TASK MATERIAL
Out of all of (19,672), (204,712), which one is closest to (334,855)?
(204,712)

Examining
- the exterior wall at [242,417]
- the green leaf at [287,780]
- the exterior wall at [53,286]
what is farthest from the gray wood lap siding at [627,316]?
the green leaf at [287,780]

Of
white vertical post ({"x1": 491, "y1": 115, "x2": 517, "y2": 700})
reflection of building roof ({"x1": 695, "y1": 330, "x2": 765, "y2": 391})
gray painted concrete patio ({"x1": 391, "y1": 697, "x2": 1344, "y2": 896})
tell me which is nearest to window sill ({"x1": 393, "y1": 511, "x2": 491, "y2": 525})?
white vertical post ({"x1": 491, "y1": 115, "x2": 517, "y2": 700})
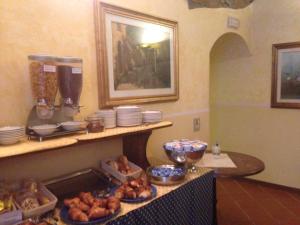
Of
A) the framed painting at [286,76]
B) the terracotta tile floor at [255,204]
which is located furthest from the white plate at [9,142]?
the framed painting at [286,76]

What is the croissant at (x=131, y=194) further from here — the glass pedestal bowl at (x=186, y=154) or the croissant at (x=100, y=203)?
the glass pedestal bowl at (x=186, y=154)

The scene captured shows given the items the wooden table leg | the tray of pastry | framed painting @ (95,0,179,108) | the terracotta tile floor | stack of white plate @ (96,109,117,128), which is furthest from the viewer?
the terracotta tile floor

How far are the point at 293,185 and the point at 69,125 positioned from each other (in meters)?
3.29

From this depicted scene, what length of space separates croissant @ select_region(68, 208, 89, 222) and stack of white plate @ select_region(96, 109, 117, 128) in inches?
23.7

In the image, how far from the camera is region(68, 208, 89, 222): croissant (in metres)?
1.18

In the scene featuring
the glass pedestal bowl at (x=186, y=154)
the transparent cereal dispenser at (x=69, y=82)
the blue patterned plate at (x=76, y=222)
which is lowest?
the blue patterned plate at (x=76, y=222)

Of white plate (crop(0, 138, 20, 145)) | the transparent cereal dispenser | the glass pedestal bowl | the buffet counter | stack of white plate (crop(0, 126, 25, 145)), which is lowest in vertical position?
the buffet counter

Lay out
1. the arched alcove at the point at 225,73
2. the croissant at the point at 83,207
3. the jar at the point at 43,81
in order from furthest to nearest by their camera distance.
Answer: the arched alcove at the point at 225,73
the jar at the point at 43,81
the croissant at the point at 83,207

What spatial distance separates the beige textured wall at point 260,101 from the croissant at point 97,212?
9.98ft

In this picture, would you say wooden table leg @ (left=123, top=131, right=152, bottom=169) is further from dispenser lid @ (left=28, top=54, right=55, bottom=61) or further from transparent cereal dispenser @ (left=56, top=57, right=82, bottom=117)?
dispenser lid @ (left=28, top=54, right=55, bottom=61)

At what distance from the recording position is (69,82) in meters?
1.44

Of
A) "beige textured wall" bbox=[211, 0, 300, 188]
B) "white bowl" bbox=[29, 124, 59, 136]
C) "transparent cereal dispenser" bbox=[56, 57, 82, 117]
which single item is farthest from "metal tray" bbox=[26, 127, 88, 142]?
"beige textured wall" bbox=[211, 0, 300, 188]

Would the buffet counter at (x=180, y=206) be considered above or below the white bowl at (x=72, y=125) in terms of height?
below

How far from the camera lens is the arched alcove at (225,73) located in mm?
3684
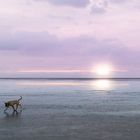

TASK DESCRIPTION
Reproduce everything from the row containing "How far from the camera lens" down to the end of the rows, requests included, but shift each distance value in the answers up by 37. Leave the pictures out.

REPLY TO THE EXERCISE
How far from the camera lens is the arched alcove at (225,73) located in mm?
3721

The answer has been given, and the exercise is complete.